### Excerpt
- - -

- Conference: Big Eight Conference
- Record: 1–9 (0–7 Big 8)
- Head coach: Pepper Rodgers (3rd season);
- Captain: Emery Hicks
- Home stadium: Memorial Stadium

= 1969 Kansas Jayhawks football team =

American college football season

The 1969 Kansas Jayhawks football team represented the University of Kansas in the Big Eight Conference during the 1969 NCAA University Division football season. In their third season under head coach Pepper Rodgers, the Jayhawks compiled an overall record of 1–9 record with a mark of 0–7 in conference play, placing last in the Big 8, and were outscored 290 to 176. Kansas played home games on campus at Memorial Stadium in Lawrence, Kansas.

In the previous season, Kansas tied Oklahoma for the Big Eight championship, the Jayhawks' most recent conference title as of 2023. They met undefeated Penn State in the Orange Bowl, but lost by a point, 15–14. Kansas was hit hard by graduation, including quarterback Bobby Douglass and defensive end John Zook, who were NFL starters as rookies in 1969 with the Chicago Bears and Atlanta Falcons, respectively.

Rival Missouri wrapped up the Big Eight championship with a 69–21 rout at Lawrence in the last game played on natural grass at Memorial Stadium. Through 2025, it is Missouri football's most recent conference title.

The team's statistical leaders included Phil Basler with 746 passing yards, John Riggins with 662 rushing yards, and John Mosier with 339 receiving yards. Emery Hicks was the team captain.

- - -

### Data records
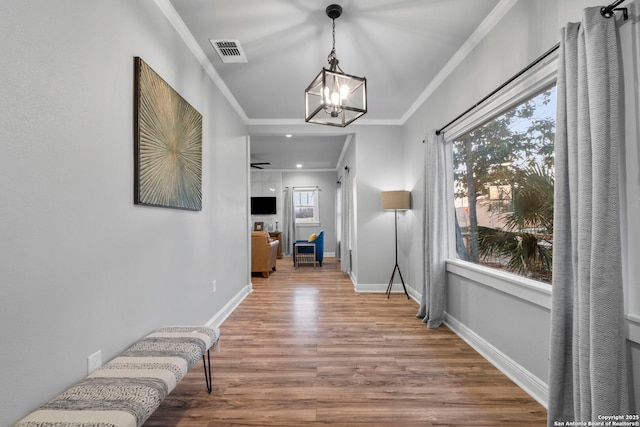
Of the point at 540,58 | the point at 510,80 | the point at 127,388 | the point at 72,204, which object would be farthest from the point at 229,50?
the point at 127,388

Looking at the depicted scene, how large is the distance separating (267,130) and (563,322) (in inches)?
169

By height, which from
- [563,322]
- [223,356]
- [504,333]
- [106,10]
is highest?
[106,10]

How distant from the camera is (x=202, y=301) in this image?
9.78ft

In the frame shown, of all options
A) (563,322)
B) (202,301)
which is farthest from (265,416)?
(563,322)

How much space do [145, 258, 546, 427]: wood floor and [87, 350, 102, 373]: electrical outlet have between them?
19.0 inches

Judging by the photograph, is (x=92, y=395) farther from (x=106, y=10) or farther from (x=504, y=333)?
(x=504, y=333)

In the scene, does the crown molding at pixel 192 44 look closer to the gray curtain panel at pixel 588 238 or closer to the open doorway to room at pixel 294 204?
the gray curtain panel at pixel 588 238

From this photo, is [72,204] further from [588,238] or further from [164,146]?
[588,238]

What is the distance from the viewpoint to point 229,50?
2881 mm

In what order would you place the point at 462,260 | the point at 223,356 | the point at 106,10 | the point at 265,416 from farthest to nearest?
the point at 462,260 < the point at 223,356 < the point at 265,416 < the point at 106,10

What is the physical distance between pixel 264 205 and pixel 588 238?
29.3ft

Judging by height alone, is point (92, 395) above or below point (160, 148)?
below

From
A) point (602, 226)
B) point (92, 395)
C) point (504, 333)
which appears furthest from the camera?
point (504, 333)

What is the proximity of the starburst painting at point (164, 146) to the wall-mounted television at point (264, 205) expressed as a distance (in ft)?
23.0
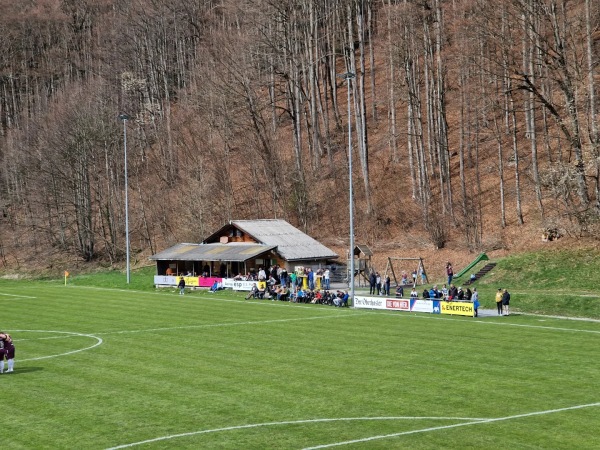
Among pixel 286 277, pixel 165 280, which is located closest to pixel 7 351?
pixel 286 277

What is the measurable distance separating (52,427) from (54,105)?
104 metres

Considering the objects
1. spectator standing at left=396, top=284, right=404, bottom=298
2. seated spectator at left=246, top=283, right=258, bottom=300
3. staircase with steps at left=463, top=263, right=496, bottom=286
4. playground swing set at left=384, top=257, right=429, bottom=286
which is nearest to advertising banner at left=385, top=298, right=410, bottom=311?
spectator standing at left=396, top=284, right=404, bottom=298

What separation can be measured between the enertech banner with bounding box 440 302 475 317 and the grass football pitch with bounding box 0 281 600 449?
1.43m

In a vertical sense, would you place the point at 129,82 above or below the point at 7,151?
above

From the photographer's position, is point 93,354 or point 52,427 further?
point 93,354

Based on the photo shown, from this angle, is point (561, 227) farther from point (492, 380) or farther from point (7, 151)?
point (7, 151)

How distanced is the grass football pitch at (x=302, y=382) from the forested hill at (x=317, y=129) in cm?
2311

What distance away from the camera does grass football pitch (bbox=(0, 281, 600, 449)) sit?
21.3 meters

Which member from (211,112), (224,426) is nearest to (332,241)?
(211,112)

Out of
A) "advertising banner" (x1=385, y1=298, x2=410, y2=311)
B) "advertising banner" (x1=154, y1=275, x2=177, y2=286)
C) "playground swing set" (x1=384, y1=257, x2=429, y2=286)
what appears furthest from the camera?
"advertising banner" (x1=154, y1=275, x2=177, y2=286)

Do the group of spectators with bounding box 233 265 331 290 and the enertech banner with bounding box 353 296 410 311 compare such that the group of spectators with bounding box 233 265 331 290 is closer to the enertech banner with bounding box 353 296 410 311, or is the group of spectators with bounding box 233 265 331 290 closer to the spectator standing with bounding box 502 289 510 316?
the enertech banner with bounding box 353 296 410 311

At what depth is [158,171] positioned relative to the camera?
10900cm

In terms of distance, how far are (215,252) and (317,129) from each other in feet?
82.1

- - -

### Written task
Reproduce the entire 1969 Kansas Jayhawks football text word for word.

### Answer to this exercise
- Conference: Big Eight Conference
- Record: 1–9 (0–7 Big 8)
- Head coach: Pepper Rodgers (3rd season);
- Captain: Emery Hicks
- Home stadium: Memorial Stadium

= 1969 Kansas Jayhawks football team =

American college football season

The 1969 Kansas Jayhawks football team represented the University of Kansas in the Big Eight Conference during the 1969 NCAA University Division football season. In their third season under head coach Pepper Rodgers, the Jayhawks compiled an overall record of 1–9 record with a mark of 0–7 in conference play, placing last in the Big 8, and were outscored 290 to 176. Kansas played home games on campus at Memorial Stadium in Lawrence, Kansas.

In the previous season, Kansas tied Oklahoma for the Big Eight championship, the Jayhawks' most recent conference title as of 2023. They met undefeated Penn State in the Orange Bowl, but lost by a point, 15–14. Kansas was hit hard by graduation, including quarterback Bobby Douglass and defensive end John Zook, who were NFL starters as rookies in 1969 with the Chicago Bears and Atlanta Falcons, respectively.

Rival Missouri wrapped up the Big Eight championship with a 69–21 rout at Lawrence in the last game played on natural grass at Memorial Stadium. Through 2025, it is Missouri football's most recent conference title.

The team's statistical leaders included Phil Basler with 746 passing yards, John Riggins with 662 rushing yards, and John Mosier with 339 receiving yards. Emery Hicks was the team captain.